Consultation with a trade union is not a consent seeking process. Failure of negotiation with the trade union does not bar an employer from proceeding with retrenchment. However, under section 38(2)(3) of the Employment and Labour Relations Act, 2004 and rule 23(9) of the Employment and Labour Relations (Code of Good Practice) Rules, 2007 where a trade union or employees refer a complaint against the ongoing retrenchment process to the Commission for Mediation and Arbitration (CMA), the employer is required to stop the implementation of the retrenchment until the expiration of 30 days from the date of referral of the dispute to the CMA. After expiration of 30 days, the Employer may proceed with the retrenchment unilaterally but such unilateral retrenchment may still be challenged on procedure or merits. If the trade union has not referred the dispute to the CMA, your company may proceed with the retrenchment unilaterally.
Offence partly committed in Mainland Tanzania and partly in Zanzibar
I understand that judiciary except the Court of Appeal is not a union matter. What if an offence is partly committed in Mainland Tanzania and partly in Zanzibar, can the accused be tried in a court of Tanzania Mainland?
Yes. Section 7 of the Penal Code confers the Courts of Mainland Tanzania with jurisdiction to try offences that have been partly committed in Mainland Tanzania and outside Mainland Tanzania. This section can be used to try an offence whose commission might have been organised from Zanzibar or it was partly committed in Zanzibar and partly in Mainland Tanzania.
Advertising misleading on price
There is a particular airline that sent out an e mail advert of tickets at very competitive prices but has never made them available even if you are the first person to contact them. I have reason to believe that they are trying to attract people to call them to sell seats at higher prices, which they are successfully doing. Is there no law that protects passengers who are treated like this? It is unfair for them to be misguiding the public like this. Can the airline also demand payment in advance or can I ask for credit?

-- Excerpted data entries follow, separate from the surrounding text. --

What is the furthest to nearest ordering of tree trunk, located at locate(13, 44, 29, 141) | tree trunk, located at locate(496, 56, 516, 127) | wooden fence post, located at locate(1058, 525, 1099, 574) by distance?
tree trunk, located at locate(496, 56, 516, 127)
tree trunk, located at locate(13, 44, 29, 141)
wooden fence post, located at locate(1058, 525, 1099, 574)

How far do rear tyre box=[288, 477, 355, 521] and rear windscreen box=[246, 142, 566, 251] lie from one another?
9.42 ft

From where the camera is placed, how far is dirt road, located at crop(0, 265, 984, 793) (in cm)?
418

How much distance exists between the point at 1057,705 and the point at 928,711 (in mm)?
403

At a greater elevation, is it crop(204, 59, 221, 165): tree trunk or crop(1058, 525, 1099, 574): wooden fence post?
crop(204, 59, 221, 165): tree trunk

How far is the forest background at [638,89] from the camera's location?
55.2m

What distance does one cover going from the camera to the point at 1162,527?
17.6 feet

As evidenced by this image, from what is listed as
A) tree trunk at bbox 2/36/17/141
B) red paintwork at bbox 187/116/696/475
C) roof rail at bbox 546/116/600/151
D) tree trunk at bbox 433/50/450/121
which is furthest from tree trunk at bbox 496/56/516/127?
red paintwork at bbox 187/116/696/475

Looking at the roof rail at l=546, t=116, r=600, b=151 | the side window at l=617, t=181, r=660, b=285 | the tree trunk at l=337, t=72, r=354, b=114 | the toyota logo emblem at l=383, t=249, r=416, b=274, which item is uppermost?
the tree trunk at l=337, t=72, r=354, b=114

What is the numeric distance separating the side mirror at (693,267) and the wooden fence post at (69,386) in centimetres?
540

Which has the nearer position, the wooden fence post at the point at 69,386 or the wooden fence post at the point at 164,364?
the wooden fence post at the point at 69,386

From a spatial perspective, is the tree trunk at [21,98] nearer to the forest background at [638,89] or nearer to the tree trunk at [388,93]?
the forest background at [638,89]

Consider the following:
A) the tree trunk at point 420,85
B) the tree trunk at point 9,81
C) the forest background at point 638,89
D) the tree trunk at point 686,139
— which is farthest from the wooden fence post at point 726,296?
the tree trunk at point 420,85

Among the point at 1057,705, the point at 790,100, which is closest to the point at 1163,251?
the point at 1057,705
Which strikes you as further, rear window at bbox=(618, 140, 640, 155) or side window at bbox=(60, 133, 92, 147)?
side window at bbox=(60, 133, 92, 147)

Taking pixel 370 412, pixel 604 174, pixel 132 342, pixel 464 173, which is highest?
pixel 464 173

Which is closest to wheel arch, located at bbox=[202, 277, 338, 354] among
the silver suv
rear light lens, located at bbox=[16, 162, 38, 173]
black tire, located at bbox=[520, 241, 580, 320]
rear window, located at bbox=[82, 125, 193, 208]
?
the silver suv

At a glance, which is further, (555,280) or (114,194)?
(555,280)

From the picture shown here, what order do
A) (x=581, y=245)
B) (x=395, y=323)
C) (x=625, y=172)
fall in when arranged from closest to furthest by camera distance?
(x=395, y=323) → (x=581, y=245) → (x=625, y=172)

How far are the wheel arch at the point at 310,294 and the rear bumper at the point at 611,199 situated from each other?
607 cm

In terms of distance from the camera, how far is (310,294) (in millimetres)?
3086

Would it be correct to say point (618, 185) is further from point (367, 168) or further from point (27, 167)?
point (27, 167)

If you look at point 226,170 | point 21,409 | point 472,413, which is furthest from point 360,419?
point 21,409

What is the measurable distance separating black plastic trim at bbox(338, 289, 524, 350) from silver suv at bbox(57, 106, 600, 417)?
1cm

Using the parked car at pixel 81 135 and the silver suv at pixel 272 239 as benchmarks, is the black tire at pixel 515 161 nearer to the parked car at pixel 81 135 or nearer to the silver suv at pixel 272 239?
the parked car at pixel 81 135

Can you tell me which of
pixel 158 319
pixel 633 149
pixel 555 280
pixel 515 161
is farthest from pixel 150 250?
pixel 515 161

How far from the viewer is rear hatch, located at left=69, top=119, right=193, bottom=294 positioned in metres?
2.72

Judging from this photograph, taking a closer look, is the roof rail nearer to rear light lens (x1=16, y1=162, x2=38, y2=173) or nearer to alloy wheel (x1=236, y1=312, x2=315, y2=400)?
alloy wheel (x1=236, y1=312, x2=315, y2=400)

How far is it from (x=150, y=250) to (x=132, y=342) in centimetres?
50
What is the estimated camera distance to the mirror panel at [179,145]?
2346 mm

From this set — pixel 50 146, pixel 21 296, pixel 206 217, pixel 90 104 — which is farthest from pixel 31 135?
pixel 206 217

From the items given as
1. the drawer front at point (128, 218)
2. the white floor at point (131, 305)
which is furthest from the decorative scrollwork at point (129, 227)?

This is illegal and in contravention of our laws. Under section 22 of the Fair Competition Act it is stated that (I) no person shall advertise goods or services for supply at a specified price if there are reasonable grounds, of which he is aware, or ought reasonably to be aware, for believing that he will not be able to offer for supply those goods or services at that price for a period that is, and in quantities that are, reasonable having regard to the nature of the market in which he carries on business and the nature of the advertisement. (2) Any person who has, in trade, advertised goods or services for supply at a specified price shall offer such goods or services for supply at that price for a period that is, and in quantities that are, reasonable having regard to the nature of the market in which he carries on business and the nature of the advertisement. This is reportable with the Fair Competition Commission who can take appropriate action.
As for credit, there is no law that covers on how payment should be made. Most airlines indeed demand upfront payment which is quite standard in many parts of the world. We do not see this as being a breach of any law. What the airline cannot demand is for you to pay in USD only. A TZS option of paying, at equivalent exchange rate, must be provided for as well.